The production, which has been a Washington Christmas tradition for eons, opened a two-week run at the Warner Theatre Friday night. The costumes and sets are pastel pretty; the story of a little girl's Christmas dream easy to follow; and the dancing, especially that of the company's women, clear and musical.

Half the fun of "Nutcracker" for ballet fans is the chance to see tomorrow's stars in their first solo parts. This year, 14-year-old Elizabeth Gahl, who danced the Christmas tree Star with amplitude and buoyancy, is definitely one to watch. Another teenager, Jonathan Jordan, danced quite impressively as the Nutcracker Prince.

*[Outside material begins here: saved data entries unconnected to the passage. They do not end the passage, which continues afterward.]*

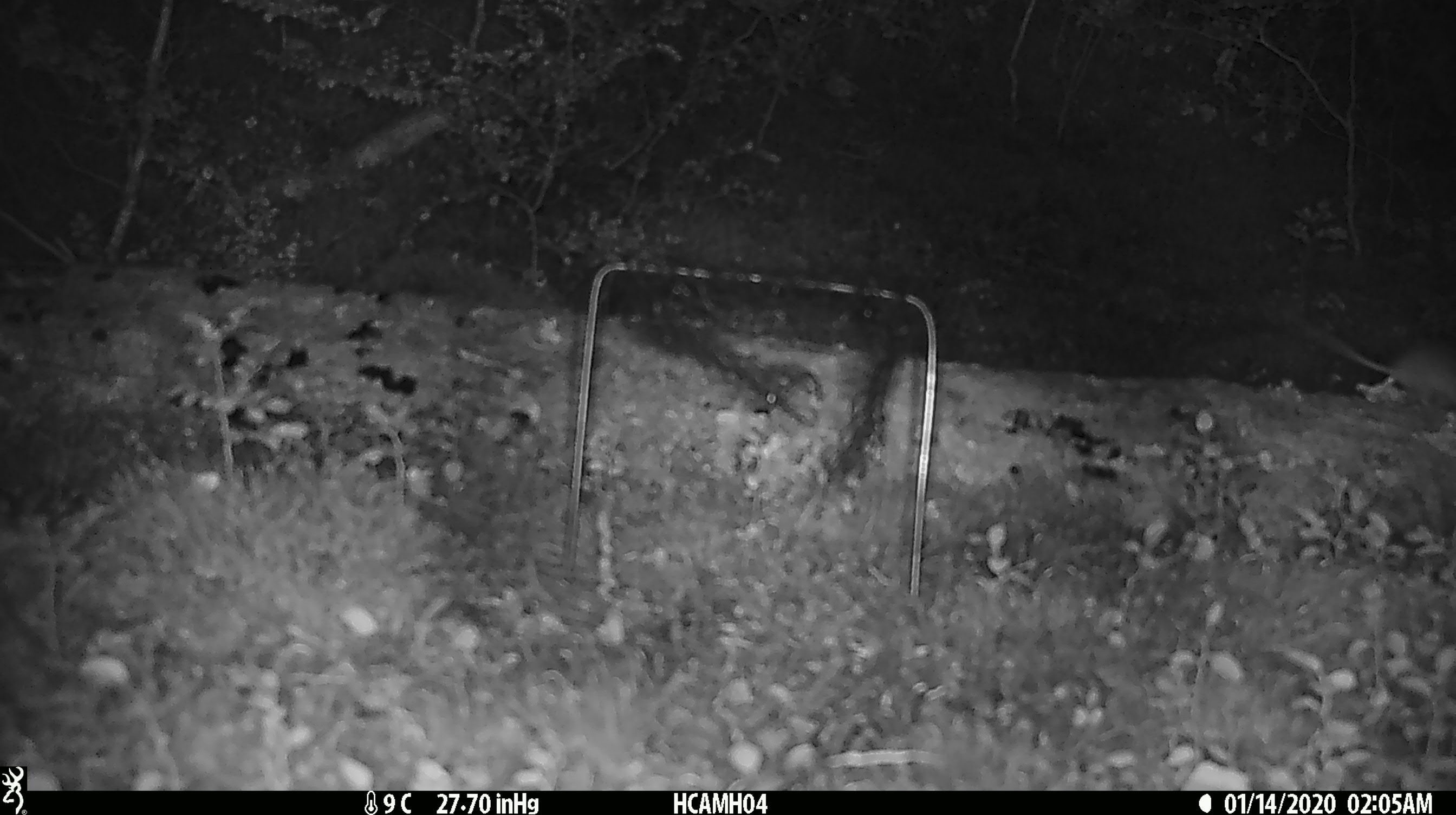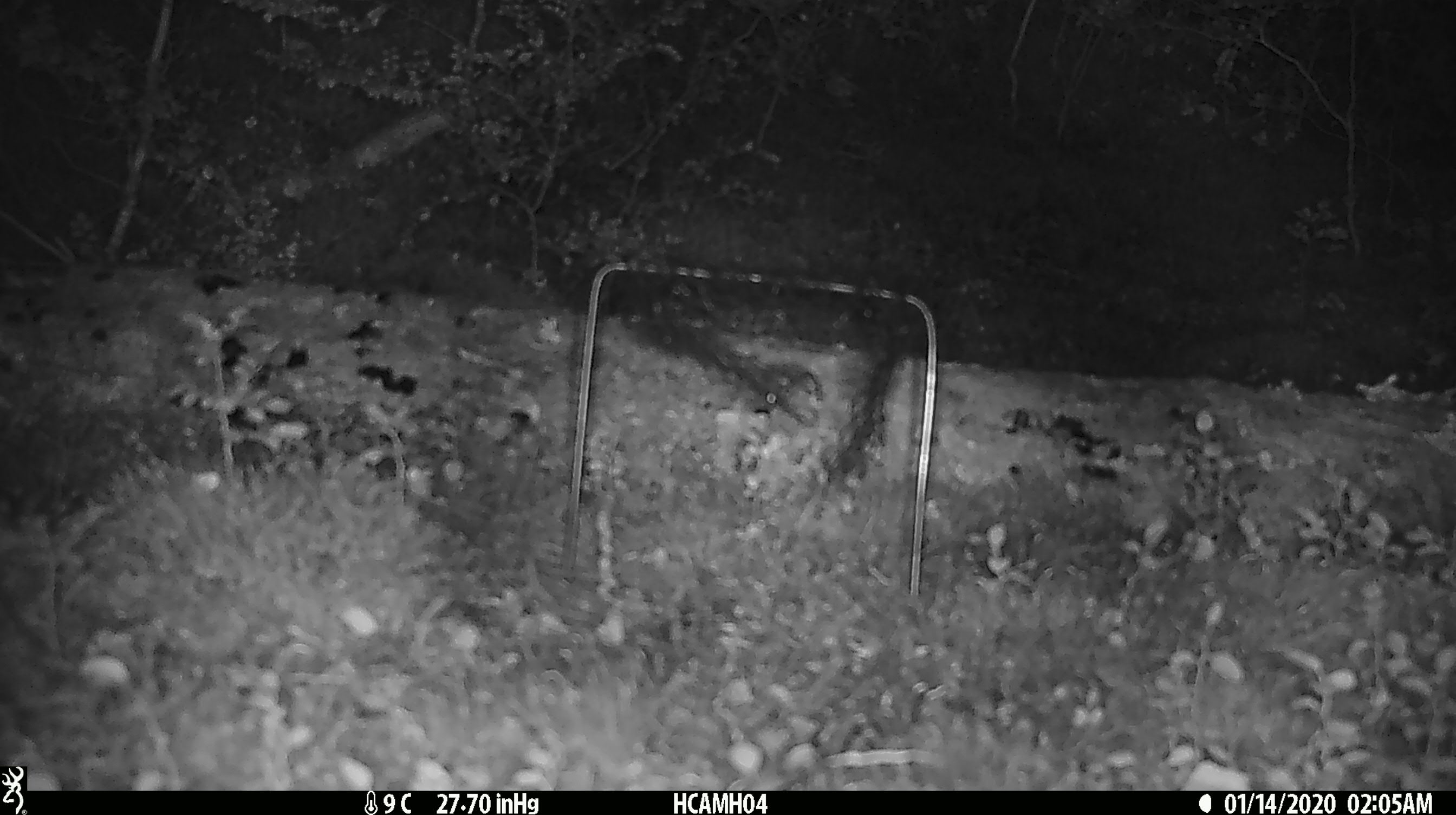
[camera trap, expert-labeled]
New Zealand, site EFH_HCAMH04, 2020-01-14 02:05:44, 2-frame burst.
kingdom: Animalia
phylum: Chordata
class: Mammalia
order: Rodentia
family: Muridae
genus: Mus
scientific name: Mus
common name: mouse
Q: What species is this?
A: Mouse (Mus).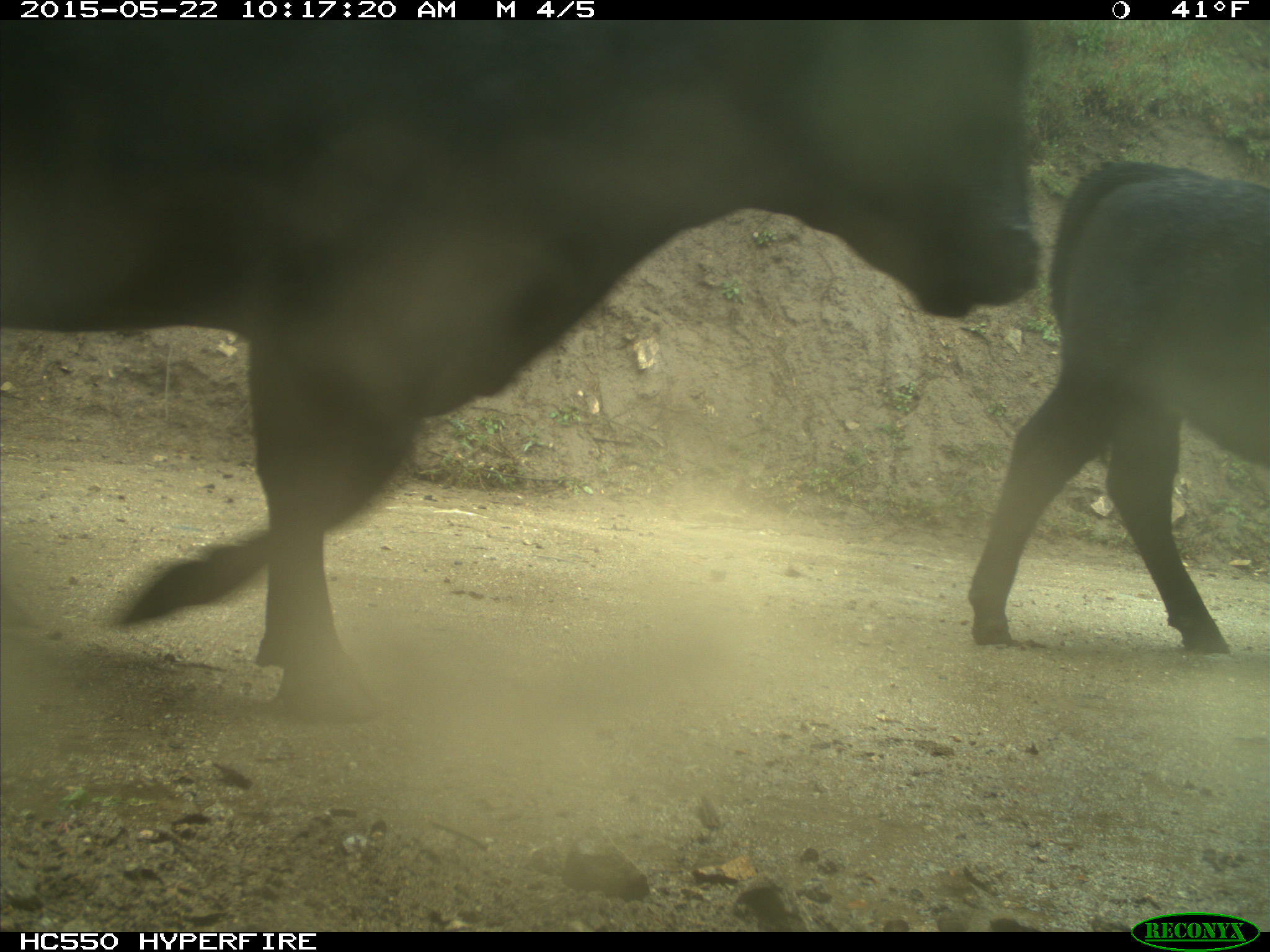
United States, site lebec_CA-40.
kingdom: Animalia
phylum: Chordata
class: Mammalia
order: Artiodactyla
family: Bovidae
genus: Bos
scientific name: Bos taurus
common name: domestic cow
Bos taurus (domestic cow).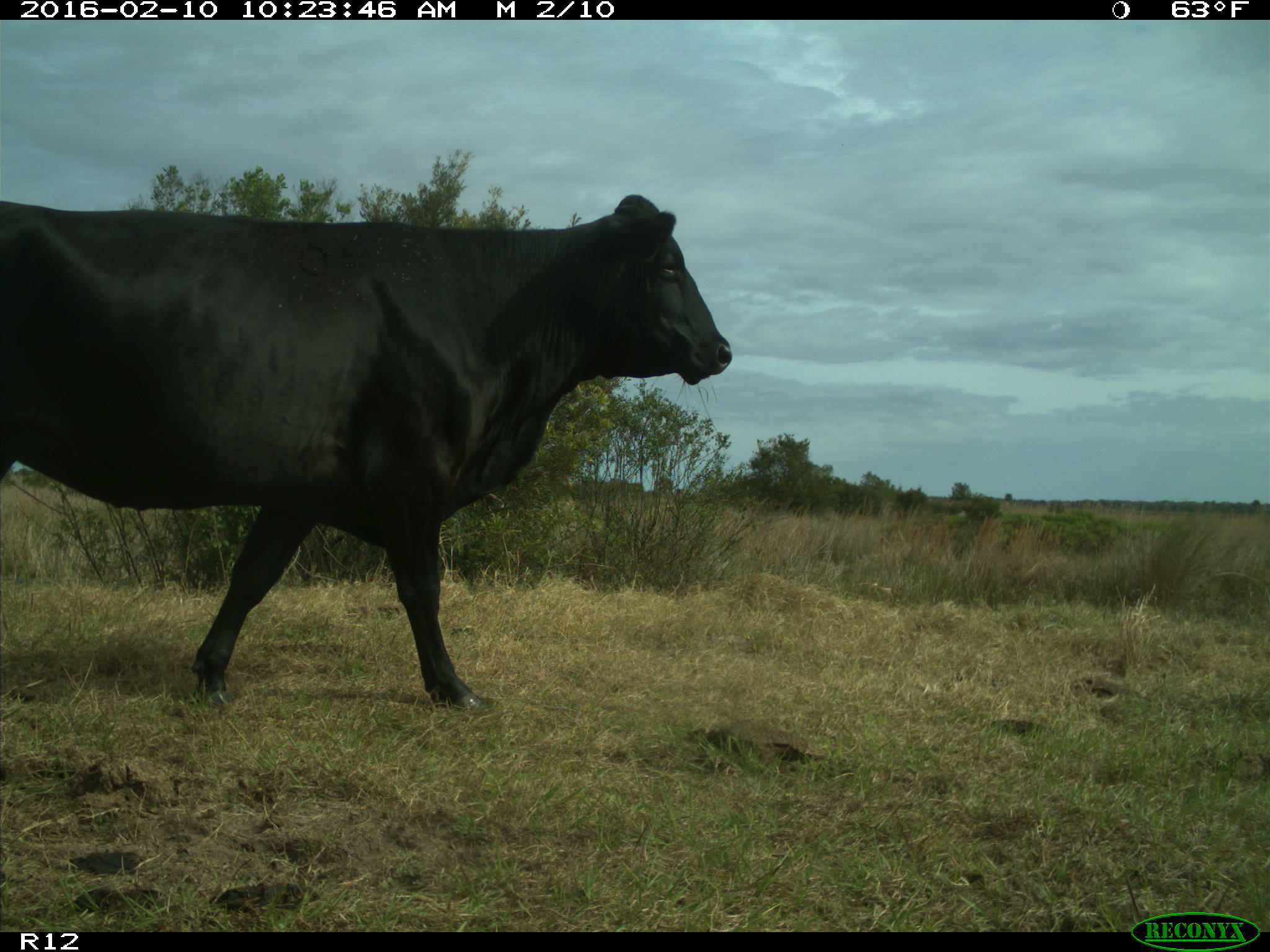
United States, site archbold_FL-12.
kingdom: Animalia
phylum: Chordata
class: Mammalia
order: Artiodactyla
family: Bovidae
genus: Bos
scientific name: Bos taurus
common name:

And, miracle of miracles, there were real little boys, instead of girls pretending to be boys, in the Mother Gigogne number.

The dancing of the grown-ups was a bit uneven. The corps was fine, in both the Snowflake Waltz and the Waltz of the Flowers, and Rosa Maria Barua--leggy and gracious--was a stunning Snow Queen. But with her steely technique and fixed grin, Ju Hyun Jo was not an ideal Sugar Plum Fairy. Among the men, the company's senior members weren't quite up to their assignments and some of the newer recruits have physiques more suited to modern dance than to classical ballet.

The Washington Ballet's "Nutcracker" has been content to be charming during a time in which charm is not a meal ticket. It was a bit disheartening, therefore, to see that some coarseness has crept into the production, in both the dramatic scenes and the overtly presentational style of some of the dancers.

In the first-act party scene, while the children were as fresh and natural as ever, many of the grown-ups dished up too much ham. Both the Grandmother and Herr Drosselmeyer were so doddering and tremulous as to be offensive, and the Nurse was so dominant that the parents seemed like guests in their own home.

This whole scene could use some freshening. It looked as though the producers have been putting on "Nutcracker" for so long that they forgot they're telling a story, not just moving people about the stage.

Despite such quibbles, this "Nutcracker" is still a sure-fire first night at the theater for children. The production, with several changes of cast, runs through Dec. 26.

CAPTION: Earning their stripes: Each year "Nutcracker" provides a chance to see the troupe's future stars.